1. Introduction

2. Literature review

3. Modeling Layout Optimization

4. Solving Algorithms

3.1. Standard DBO Algorithm

Inspired by the activities of dung beetles, the DBO algorithm divides the population into four subpopulations based on the dung beetles' behaviors of rolling, dancing, reproducing, foraging, and stealing. It then executes various search methods and adopts a dynamic boundary search strategy to improve the efficiency of the algorithm's search.

(1) Rolling Behavior

Rolling behavior is divided into scenarios without obstacles and scenarios with obstacles. When there are no obstacles along the winding path, dung beetles use sunlight as a navigational aid. Therefore, the intensity of the light source affects the path of the dung beetles. In this case, the position update equations (22)-(23) for the rolling dung beetles is as follows.

.....

● What the task asks: In the DBO algorithm text above, shorten the paragraph that begins "Rolling behavior is divided" into a brief bulleted list that keeps its main facts.

● Data provided:

.....

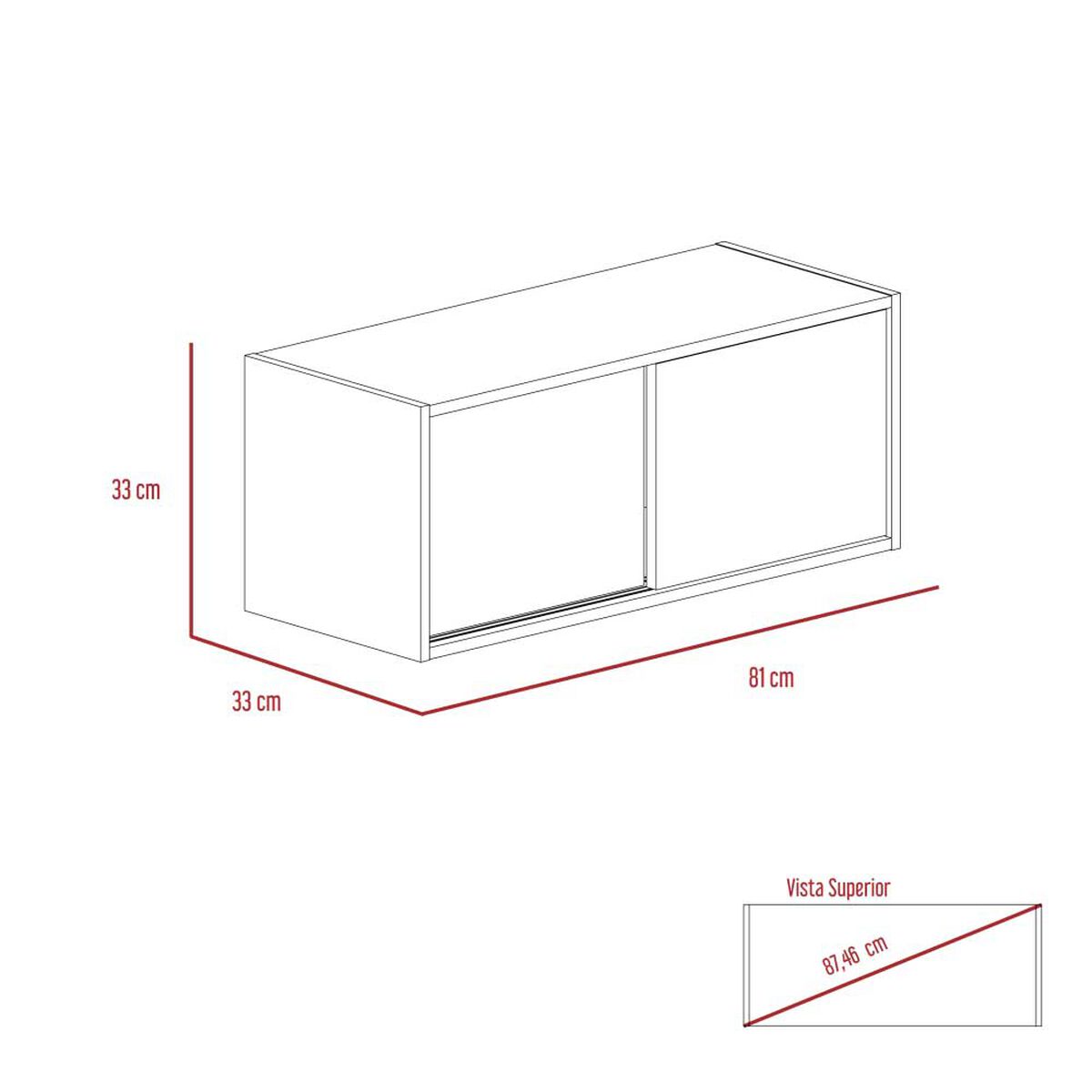 Gabinete Tuhome Note Blanco-Miel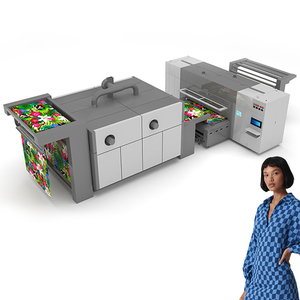 Machine d'impression numérique sur tissu en coton industriel à grande vitesse 8 couleurs avec encre pigmentée Imprimante numérique sur tissu - Product Image 1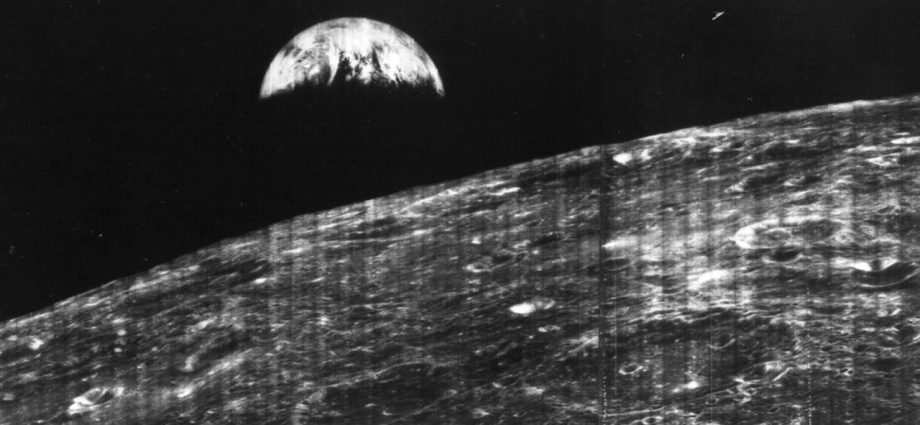 The world’s first view of Earth from the moon, taken 59 years ago — Space photo of the week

.....

● Response to the exercise:
- Rolling behavior has two scenarios: with obstacles and without obstacles.
- Without obstacles, dung beetles navigate by sunlight.
- The intensity of the light source therefore affects their path.
- Equations (22)-(23) give the position update for rolling dung beetles in this case.